McKeand also urged for a “consistent level of training” within organisations, in a bid to tackle the growing threat posed by cybercrime.

Recent figures showed cybercrime had soared by 120 per cent over the last four years. In 2023/24 there was an estimate of 16,910 cybercrimes committed in Scotland, up from 7,710 in 2019/20.

“Employees must understand why they’re doing the training. They are the strongest line of defends against cyber-attacks”, he continued.

He also highlighted the importance of collaboration between the private and public sector, especially at a time when cybersecurity costs continue to be a barrier for the latter.
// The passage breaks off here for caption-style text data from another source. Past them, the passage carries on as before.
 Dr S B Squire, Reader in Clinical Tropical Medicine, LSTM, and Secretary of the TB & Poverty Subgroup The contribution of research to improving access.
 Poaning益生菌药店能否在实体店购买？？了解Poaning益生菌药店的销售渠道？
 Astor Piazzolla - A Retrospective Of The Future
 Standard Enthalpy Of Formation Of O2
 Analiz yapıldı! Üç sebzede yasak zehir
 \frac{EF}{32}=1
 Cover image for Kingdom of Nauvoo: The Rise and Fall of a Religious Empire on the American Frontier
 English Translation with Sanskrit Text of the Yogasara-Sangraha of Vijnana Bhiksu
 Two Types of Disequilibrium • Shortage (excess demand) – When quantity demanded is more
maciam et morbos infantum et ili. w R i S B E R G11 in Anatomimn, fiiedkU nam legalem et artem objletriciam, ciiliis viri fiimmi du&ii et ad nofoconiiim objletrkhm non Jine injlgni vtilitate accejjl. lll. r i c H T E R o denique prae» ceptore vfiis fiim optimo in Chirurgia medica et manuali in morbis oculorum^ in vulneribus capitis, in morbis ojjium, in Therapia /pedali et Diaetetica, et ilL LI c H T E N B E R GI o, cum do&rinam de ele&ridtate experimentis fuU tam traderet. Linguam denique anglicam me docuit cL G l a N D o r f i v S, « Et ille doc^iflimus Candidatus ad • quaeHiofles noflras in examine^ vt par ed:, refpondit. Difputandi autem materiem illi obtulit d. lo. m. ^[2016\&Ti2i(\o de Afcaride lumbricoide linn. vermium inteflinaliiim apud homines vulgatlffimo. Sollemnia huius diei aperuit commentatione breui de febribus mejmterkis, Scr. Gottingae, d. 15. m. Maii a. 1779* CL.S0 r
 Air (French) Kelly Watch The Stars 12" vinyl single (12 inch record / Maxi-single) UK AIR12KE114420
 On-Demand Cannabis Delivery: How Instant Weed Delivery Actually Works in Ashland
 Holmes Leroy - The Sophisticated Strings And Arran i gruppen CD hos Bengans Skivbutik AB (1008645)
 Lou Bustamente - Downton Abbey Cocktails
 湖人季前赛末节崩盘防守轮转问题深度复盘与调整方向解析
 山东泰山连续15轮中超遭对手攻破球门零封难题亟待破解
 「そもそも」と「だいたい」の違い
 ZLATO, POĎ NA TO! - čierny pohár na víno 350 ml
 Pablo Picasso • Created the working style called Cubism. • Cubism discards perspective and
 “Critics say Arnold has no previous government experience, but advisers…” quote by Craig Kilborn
Public sector organisations have become a recurring target for cybercriminals, due to the vast amount of personal data they tend to hold. Last year, the attack on NHS Dumfries and Galloway saw patient data leaked on the dark web, after the health board refused to make a ransom payment.

However, they often can't compete with the high wages offered by private sector companies to cybersecurity professionals.

The plenary, which discussed the journey towards a cyber-resilient Scotland, also highlighted the importance of incident response plans – which allow IT professionals to know how to respond to an attack.

Jude McCorry, chief executive of the Cyber and Fraud Centre – Scotland, noted that there had been a rise in the number of organisations with a plan in place following the CrowdStrike outage last summer, which crashed millions of Windows devices worldwide, causing a disruption across many services and businesses. However, she suggested there was still room for progress, with cyberattacks being a case of “when and not if”.

“Every decision you make [following an attack] will come back to haunt you. You need to make sure you’re legally supported, and you have a good comms team,” she added.

McCorry highlighted plans should include testing protocols similar to those used for other systems, such as fire alarms. “There is no point in having good executive education if you don’t test it,” she said.